Another common sign is persistent or worsening pelvic pain and cramping. The uterus attempts to contract to expel the retained tissue, causing discomfort that is often more intense than typical post-pregnancy or post-miscarriage cramping. This pain may feel like severe menstrual cramps or a constant ache in the lower abdomen.

Signs of infection, such as fever or chills, require immediate medical evaluation. Retained tissue can become infected, leading to endometritis, which is an infection of the uterine lining. An accompanying sign of this infection is a foul-smelling or unusually colored vaginal discharge.

Diagnostic Confirmation

When a patient presents with suggestive symptoms, medical professionals use specific diagnostic tools to confirm the presence of retained tissue. The diagnostic process begins with a physical examination and a review of the patient’s recent history, noting the timing and nature of the bleeding and pain. This initial assessment helps guide subsequent testing.

The primary diagnostic tool is the Transvaginal Ultrasound (TVUS), which provides detailed imaging of the uterine cavity. RPOC is suggested by the visualization of an echogenic or heterogeneous mass—tissue that appears brighter or mixed in texture—within the endometrial lining. While a thickened endometrial lining greater than 15 millimeters can raise suspicion, a distinct mass is a stronger indicator.

Blood tests play a supportive role, particularly monitoring the levels of human chorionic gonadotropin (hCG). This hormone is produced by placental tissue, and its failure to decline appropriately after the end of a pregnancy suggests that active tissue remains in the uterus. Doppler flow studies are sometimes used alongside TVUS to assess blood flow within the suspected mass.

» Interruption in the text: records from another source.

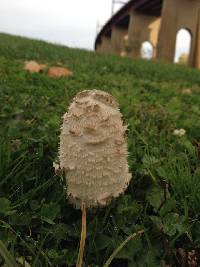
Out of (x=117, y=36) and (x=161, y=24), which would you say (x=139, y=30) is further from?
(x=117, y=36)

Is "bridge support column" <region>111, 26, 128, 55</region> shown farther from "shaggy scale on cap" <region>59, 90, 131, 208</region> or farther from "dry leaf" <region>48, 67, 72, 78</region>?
"shaggy scale on cap" <region>59, 90, 131, 208</region>

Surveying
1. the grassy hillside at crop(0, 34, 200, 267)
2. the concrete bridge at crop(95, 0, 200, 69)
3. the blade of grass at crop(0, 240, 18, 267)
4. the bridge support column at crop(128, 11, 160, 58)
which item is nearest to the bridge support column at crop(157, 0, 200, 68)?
the concrete bridge at crop(95, 0, 200, 69)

Vascularity within the tissue mass on a Doppler study strongly supports the diagnosis of RPOC rather than a simple blood clot, which is avascular. This distinction is important because it helps the medical team differentiate retained tissue from normal post-pregnancy changes or blood clots, which often do not require intervention.

Treatment Pathways

The management of RPOC is tailored to the amount of retained tissue, the patient’s clinical stability, and the presence of infection. When the amount of retained tissue is small and the patient is clinically stable with minimal bleeding, Expectant Management may be appropriate. This approach involves watchful waiting, allowing the body a chance to expel the tissue naturally, often with serial monitoring via ultrasound.

Medical Management uses medications to stimulate uterine contractions and facilitate tissue expulsion. The drug misoprostol, a uterotonic agent, is commonly prescribed to help the cervix soften and the uterus contract rhythmically. This approach is often successful for managing smaller amounts of tissue and is preferred as a less invasive alternative to surgery.

Medical management may be less effective for larger tissue remnants or when the tissue is densely attached. It also carries the possibility of side effects like cramping, nausea, or heavy bleeding during expulsion. If medical management fails, or if the patient is experiencing heavy bleeding or signs of infection, Surgical Management is recommended.

The most common surgical procedure is Dilation and Curettage (D&C) or Suction Curettage, sometimes referred to as Evacuation of Retained Products of Conception (ERPC). The procedure involves gently widening the cervix and using a suction device or a curette to physically remove the tissue from the uterine lining. This offers the advantage of immediate and complete removal, which is important in cases of significant hemorrhage or active infection.

While D&C is highly effective, it carries risks, including uterine perforation, infection, or the formation of intrauterine scar tissue, known as Asherman syndrome. The risk of Asherman syndrome is related to the depth of the tissue removal and can impact future fertility. Newer techniques like hysteroscopic removal allow the retained tissue to be visualized and removed directly, potentially reducing the risk of damage to the surrounding healthy uterine lining.